*Short task*: Using the listing below, retype only the lines from the line with "At what distance do point" through the end, both ends included, and exclude the pictures.

*Supplied records*:
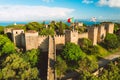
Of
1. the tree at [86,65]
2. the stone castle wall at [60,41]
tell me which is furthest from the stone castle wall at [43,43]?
the tree at [86,65]

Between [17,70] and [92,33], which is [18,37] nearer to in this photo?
[17,70]

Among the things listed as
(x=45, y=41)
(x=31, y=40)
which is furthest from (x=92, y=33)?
(x=31, y=40)

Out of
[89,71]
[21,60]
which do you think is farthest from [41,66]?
[89,71]

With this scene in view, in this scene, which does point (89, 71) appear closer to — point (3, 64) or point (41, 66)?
point (41, 66)

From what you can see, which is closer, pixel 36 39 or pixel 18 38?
pixel 36 39

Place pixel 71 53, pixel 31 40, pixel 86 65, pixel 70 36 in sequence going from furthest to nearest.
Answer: pixel 70 36, pixel 31 40, pixel 71 53, pixel 86 65

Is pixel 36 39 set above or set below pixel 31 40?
above
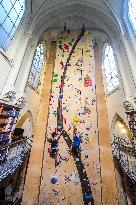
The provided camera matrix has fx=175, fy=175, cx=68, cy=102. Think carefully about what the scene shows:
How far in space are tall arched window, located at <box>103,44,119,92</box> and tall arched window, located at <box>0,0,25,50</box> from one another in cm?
553

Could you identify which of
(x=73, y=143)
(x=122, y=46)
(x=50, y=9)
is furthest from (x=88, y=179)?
(x=50, y=9)

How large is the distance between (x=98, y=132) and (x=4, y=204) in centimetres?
501

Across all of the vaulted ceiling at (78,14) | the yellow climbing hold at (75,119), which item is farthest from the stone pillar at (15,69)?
the yellow climbing hold at (75,119)

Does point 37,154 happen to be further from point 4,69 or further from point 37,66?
point 37,66

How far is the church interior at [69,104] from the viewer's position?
7.02 meters

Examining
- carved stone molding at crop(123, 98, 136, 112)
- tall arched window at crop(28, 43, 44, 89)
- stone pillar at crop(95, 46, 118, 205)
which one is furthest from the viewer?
tall arched window at crop(28, 43, 44, 89)

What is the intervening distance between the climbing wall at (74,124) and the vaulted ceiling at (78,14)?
850mm

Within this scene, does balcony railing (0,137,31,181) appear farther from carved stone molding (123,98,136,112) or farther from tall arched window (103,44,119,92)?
tall arched window (103,44,119,92)

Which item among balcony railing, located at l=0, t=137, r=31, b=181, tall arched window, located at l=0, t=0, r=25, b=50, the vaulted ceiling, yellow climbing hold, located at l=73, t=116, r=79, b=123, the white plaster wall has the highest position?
the vaulted ceiling

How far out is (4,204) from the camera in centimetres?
655

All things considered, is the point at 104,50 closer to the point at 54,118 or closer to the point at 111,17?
the point at 111,17

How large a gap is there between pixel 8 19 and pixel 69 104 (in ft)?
15.8

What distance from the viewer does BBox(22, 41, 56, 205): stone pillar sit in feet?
24.7

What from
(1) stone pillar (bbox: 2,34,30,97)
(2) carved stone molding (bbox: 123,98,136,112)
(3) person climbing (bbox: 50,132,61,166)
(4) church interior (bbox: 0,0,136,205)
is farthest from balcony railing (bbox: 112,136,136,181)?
(1) stone pillar (bbox: 2,34,30,97)
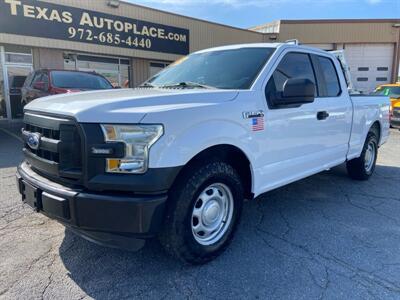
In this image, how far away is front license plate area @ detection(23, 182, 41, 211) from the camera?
2.74 meters

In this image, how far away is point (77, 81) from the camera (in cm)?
934

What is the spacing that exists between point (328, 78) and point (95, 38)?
11.5m

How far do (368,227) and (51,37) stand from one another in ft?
41.4

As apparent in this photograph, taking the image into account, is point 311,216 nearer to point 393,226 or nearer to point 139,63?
point 393,226

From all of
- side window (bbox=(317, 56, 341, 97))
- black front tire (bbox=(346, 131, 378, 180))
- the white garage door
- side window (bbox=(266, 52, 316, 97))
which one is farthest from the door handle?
the white garage door

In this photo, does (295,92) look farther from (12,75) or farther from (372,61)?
(372,61)

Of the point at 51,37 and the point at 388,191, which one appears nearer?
the point at 388,191

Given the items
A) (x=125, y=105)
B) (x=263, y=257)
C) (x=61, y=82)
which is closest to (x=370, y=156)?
(x=263, y=257)

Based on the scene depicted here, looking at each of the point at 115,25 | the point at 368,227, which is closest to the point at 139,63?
the point at 115,25

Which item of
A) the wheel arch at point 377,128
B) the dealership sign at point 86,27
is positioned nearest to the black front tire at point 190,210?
the wheel arch at point 377,128

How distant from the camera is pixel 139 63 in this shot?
15.9 metres

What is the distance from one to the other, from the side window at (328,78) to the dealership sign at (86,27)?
36.8ft

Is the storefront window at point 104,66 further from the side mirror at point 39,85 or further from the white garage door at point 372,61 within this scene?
the white garage door at point 372,61

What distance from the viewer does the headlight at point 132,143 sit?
7.79 ft
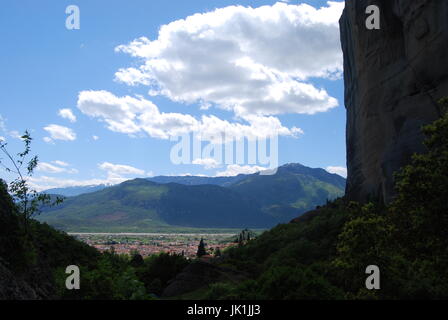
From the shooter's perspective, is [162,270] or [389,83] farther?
[162,270]

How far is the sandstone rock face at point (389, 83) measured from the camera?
156ft

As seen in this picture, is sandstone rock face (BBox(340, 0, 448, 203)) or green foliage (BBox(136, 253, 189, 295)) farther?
green foliage (BBox(136, 253, 189, 295))

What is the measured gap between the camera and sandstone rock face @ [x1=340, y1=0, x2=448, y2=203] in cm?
4744

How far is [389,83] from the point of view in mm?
57375

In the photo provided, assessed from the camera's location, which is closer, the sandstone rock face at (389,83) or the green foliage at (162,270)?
the sandstone rock face at (389,83)

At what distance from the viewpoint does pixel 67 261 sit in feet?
186

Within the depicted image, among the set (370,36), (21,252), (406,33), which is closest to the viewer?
(21,252)

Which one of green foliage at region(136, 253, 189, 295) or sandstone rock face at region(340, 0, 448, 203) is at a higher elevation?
sandstone rock face at region(340, 0, 448, 203)

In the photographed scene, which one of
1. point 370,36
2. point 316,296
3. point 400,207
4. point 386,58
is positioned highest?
point 370,36

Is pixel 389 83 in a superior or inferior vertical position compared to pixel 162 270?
superior

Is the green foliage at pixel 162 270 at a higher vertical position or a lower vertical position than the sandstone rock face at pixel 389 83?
lower

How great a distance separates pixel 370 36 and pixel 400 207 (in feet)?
164
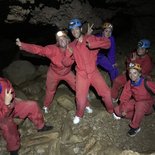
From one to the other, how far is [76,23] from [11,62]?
492 cm

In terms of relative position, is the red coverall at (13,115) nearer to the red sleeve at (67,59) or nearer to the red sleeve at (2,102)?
the red sleeve at (2,102)

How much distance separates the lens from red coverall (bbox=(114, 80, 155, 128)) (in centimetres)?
632

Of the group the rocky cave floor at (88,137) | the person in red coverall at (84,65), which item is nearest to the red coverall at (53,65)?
the person in red coverall at (84,65)

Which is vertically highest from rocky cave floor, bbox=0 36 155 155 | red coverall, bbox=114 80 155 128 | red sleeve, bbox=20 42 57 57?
red sleeve, bbox=20 42 57 57

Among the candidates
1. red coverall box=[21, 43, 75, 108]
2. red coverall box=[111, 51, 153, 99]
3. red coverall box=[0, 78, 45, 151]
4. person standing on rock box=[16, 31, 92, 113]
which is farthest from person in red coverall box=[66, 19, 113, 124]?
red coverall box=[0, 78, 45, 151]

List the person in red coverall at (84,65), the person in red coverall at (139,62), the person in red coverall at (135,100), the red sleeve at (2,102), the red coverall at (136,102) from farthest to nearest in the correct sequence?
1. the person in red coverall at (139,62)
2. the person in red coverall at (84,65)
3. the red coverall at (136,102)
4. the person in red coverall at (135,100)
5. the red sleeve at (2,102)

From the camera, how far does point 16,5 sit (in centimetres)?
754

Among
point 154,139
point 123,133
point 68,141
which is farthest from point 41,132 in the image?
point 154,139

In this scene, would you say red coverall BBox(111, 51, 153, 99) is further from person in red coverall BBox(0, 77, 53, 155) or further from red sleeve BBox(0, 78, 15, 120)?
red sleeve BBox(0, 78, 15, 120)

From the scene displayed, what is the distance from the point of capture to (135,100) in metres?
6.57

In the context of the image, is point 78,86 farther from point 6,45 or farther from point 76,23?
point 6,45

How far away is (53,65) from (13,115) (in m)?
1.68

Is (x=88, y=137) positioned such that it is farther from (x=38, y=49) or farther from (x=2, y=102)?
(x=38, y=49)

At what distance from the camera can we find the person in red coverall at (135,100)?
20.3 ft
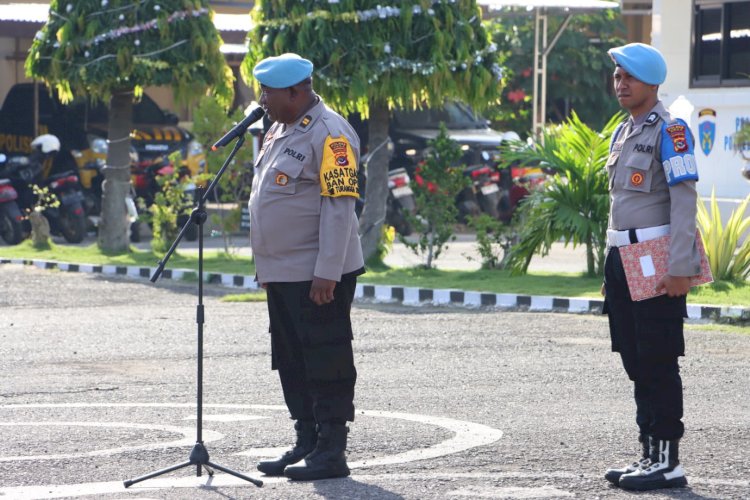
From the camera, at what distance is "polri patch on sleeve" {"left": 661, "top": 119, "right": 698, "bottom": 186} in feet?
19.6

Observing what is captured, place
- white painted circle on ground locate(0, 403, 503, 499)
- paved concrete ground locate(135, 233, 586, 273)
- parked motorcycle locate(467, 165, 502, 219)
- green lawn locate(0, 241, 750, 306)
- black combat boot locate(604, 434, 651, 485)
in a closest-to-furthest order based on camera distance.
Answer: white painted circle on ground locate(0, 403, 503, 499), black combat boot locate(604, 434, 651, 485), green lawn locate(0, 241, 750, 306), paved concrete ground locate(135, 233, 586, 273), parked motorcycle locate(467, 165, 502, 219)

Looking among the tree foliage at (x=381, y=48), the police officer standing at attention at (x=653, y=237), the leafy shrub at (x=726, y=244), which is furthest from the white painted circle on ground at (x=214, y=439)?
the tree foliage at (x=381, y=48)

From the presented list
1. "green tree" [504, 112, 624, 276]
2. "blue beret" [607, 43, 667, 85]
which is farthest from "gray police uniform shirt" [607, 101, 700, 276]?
"green tree" [504, 112, 624, 276]

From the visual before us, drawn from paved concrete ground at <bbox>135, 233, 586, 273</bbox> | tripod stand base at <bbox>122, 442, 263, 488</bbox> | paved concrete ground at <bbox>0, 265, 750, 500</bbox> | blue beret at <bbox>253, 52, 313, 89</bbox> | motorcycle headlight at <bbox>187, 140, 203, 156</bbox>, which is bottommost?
paved concrete ground at <bbox>135, 233, 586, 273</bbox>

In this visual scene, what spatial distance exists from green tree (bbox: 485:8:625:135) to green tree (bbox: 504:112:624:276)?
56.3 feet

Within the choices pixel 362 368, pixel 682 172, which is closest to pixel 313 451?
pixel 682 172

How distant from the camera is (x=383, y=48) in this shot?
16578mm

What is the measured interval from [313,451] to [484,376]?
333cm

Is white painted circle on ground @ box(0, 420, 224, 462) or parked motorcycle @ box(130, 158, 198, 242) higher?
parked motorcycle @ box(130, 158, 198, 242)

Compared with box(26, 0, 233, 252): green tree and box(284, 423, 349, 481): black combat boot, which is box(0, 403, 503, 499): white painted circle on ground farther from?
box(26, 0, 233, 252): green tree

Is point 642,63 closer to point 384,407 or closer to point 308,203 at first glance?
point 308,203

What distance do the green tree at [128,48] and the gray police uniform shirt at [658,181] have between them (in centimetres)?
1347

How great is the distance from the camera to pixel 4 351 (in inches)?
434

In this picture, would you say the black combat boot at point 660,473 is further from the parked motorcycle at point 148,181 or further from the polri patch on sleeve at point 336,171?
the parked motorcycle at point 148,181
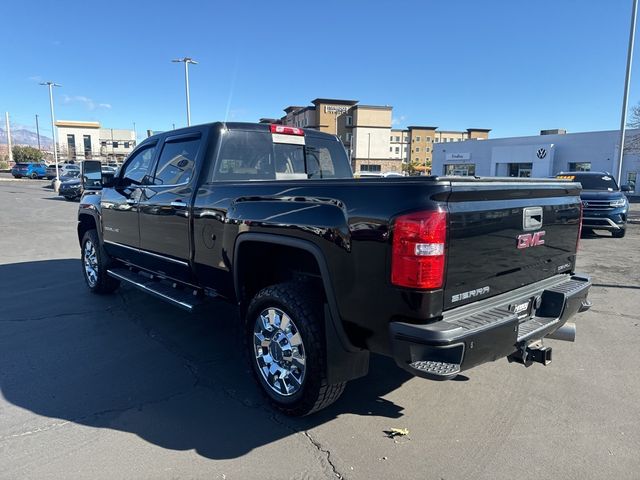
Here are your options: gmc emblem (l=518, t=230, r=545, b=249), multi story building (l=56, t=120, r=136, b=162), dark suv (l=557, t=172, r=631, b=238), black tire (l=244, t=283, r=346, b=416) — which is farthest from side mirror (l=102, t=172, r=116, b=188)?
multi story building (l=56, t=120, r=136, b=162)

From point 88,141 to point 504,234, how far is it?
88825 millimetres

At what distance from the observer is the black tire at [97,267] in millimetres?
6242

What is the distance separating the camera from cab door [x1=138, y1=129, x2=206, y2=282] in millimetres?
4301

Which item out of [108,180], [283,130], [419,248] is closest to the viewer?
[419,248]

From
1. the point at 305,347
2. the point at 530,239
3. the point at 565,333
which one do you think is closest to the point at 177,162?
the point at 305,347

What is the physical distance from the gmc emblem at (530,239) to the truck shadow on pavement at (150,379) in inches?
59.1

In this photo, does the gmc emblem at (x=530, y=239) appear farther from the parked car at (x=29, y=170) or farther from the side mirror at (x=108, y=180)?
the parked car at (x=29, y=170)

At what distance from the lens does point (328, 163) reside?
209 inches

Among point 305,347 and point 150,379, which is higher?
point 305,347

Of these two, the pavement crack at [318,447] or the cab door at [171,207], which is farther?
the cab door at [171,207]

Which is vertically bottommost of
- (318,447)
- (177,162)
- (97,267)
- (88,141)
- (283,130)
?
(318,447)

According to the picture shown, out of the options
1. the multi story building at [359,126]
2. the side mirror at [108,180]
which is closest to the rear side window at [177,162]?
the side mirror at [108,180]

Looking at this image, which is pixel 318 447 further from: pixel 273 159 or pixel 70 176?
pixel 70 176

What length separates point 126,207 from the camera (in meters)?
5.43
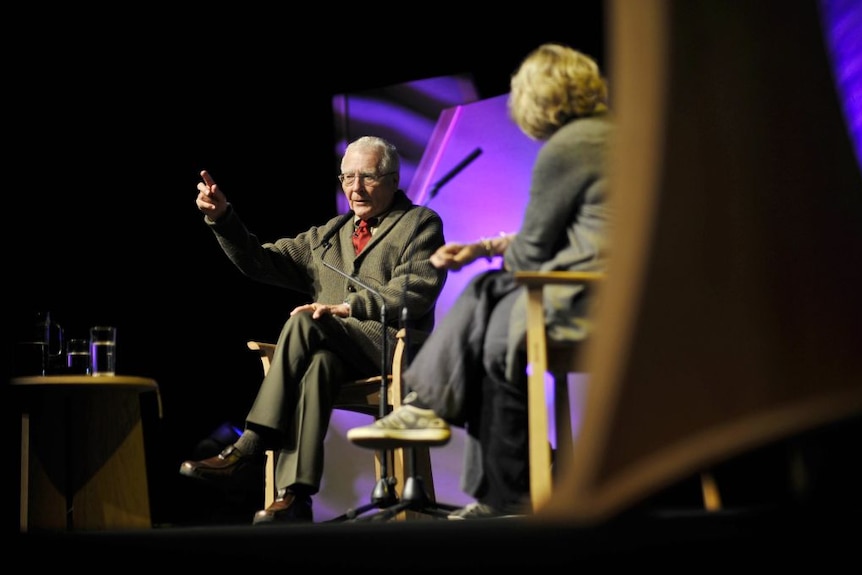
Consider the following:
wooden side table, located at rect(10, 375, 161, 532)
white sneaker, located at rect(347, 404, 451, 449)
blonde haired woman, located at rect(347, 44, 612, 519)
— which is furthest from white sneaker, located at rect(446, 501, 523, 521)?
wooden side table, located at rect(10, 375, 161, 532)

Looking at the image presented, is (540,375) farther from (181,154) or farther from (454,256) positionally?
(181,154)

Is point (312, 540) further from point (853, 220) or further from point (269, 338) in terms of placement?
point (269, 338)

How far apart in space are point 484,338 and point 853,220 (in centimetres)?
99

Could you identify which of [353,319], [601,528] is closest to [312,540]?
[601,528]

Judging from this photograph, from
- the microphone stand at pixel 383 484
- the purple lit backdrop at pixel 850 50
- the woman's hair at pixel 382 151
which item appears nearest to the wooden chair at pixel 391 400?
the microphone stand at pixel 383 484

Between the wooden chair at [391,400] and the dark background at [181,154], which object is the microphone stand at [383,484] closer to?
the wooden chair at [391,400]

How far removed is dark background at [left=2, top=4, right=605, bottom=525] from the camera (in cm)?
370

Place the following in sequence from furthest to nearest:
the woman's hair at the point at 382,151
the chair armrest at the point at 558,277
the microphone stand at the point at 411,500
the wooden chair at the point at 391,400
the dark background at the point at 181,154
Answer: the dark background at the point at 181,154
the woman's hair at the point at 382,151
the wooden chair at the point at 391,400
the microphone stand at the point at 411,500
the chair armrest at the point at 558,277

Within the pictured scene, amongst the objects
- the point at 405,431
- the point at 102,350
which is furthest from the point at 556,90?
the point at 102,350

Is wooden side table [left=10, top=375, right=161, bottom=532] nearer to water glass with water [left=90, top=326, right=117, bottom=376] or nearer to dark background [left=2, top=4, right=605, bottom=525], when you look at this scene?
water glass with water [left=90, top=326, right=117, bottom=376]

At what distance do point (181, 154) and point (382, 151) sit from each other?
1.01m

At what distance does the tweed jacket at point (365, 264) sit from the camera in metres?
3.12

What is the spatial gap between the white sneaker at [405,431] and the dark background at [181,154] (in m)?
1.68

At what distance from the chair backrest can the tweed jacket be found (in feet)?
5.13
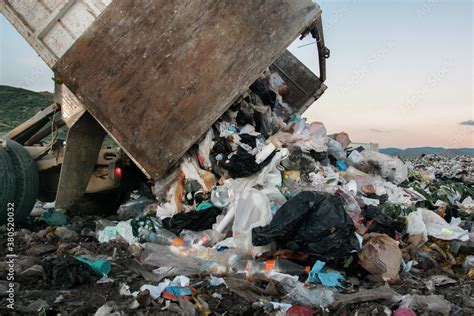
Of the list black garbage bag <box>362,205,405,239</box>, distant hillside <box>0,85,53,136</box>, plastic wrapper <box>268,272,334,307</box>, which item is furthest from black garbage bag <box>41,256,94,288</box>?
distant hillside <box>0,85,53,136</box>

*Output for this task*:
At what distance do point (181, 154) and point (382, 151) sit from each other?
1.01m

At what distance does the tweed jacket at point (365, 264) sit from the camera in metres?
3.12

What is the spatial gap between the white sneaker at [405,431] and the dark background at [181,154] (in m)?
1.68

At what distance from the chair backrest can the tweed jacket be found (in feet)?
5.13
Of the list black garbage bag <box>362,205,405,239</box>, distant hillside <box>0,85,53,136</box>, plastic wrapper <box>268,272,334,307</box>, which item is furthest from black garbage bag <box>41,256,94,288</box>?
distant hillside <box>0,85,53,136</box>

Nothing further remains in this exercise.